Our survival has been based on our ability to learn from one another, and the use of books to create a new type of inheritance separate from genetic inheritance -- our cultural inheritance -- has allowed us to evolve mentally to a point where we can see even this. I don't know about you, but I find this stuff to be chilling. In essence, the great authors of the world, through understanding and craft, are writing out the inheritance of the future generations just as Mother Nature, through the glory of chaos and natural selection, wrote our genetic inheritance. More so than ever, I feel that writers are gods.

1 comment:

  1. I really liked this blog post. I'm a fan of Carl Sagan -- he was a visionary, and, like most visionaries, one who was not fully appreciated during his lifetime. Sagan had a lot of interesting commentary on the genetic code as well as the evolution of man and other animals.

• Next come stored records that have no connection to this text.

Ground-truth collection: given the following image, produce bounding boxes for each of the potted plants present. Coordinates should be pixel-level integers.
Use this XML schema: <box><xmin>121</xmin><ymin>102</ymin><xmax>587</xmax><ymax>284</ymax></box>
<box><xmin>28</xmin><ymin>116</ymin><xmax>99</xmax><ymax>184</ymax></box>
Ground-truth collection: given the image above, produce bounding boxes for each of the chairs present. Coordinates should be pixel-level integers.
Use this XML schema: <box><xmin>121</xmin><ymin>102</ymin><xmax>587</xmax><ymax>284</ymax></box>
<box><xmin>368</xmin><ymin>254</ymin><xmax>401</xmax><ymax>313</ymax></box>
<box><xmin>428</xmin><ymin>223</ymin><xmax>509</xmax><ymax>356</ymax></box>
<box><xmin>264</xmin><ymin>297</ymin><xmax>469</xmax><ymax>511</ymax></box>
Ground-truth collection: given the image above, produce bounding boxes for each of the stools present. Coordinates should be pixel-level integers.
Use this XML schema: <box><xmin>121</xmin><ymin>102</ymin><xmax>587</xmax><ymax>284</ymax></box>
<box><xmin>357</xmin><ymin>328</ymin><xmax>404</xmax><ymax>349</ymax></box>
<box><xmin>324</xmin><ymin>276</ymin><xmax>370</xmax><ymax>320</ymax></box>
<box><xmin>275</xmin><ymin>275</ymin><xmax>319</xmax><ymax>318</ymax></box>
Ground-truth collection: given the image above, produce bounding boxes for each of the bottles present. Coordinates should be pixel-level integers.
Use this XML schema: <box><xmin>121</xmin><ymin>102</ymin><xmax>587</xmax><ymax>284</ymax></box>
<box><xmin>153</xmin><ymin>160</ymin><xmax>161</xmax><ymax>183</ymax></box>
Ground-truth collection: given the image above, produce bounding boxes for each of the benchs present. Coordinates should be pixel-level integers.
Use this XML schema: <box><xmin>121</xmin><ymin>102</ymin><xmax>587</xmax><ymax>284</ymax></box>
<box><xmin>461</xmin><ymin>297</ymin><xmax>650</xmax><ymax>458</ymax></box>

    I, too, have been wondering about the whole language and written word thing lately. I think it is incredibly interesting that human have both the propensity and impulse to transmute the metaphysical into a physical structure or symbolistically-based framework/infrastructure. This is certainly one of the distinguishing marks of humanity, and it goes to show that the beauty and elegance that is evolution is staggeringly humbling. Who's to say that no other animals will be able to take up the pen later in the evolutionary story? Our brains, like you said, are not that different than other animal brains -- namely other primates who share intermediate cousins such as the Australopithecus and the Homo Habilis. However, even more interesting is the connection between our DNA. I think it is safe to say that through artificial selection, we will see -- in the future, of course -- other animals follow the path we have paved for them.

    If you haven't I suggest you read Ishmael by Daniel Quin. I think you'd like his work.

    Thanks for the blog, Slick. I enjoyed it a lot.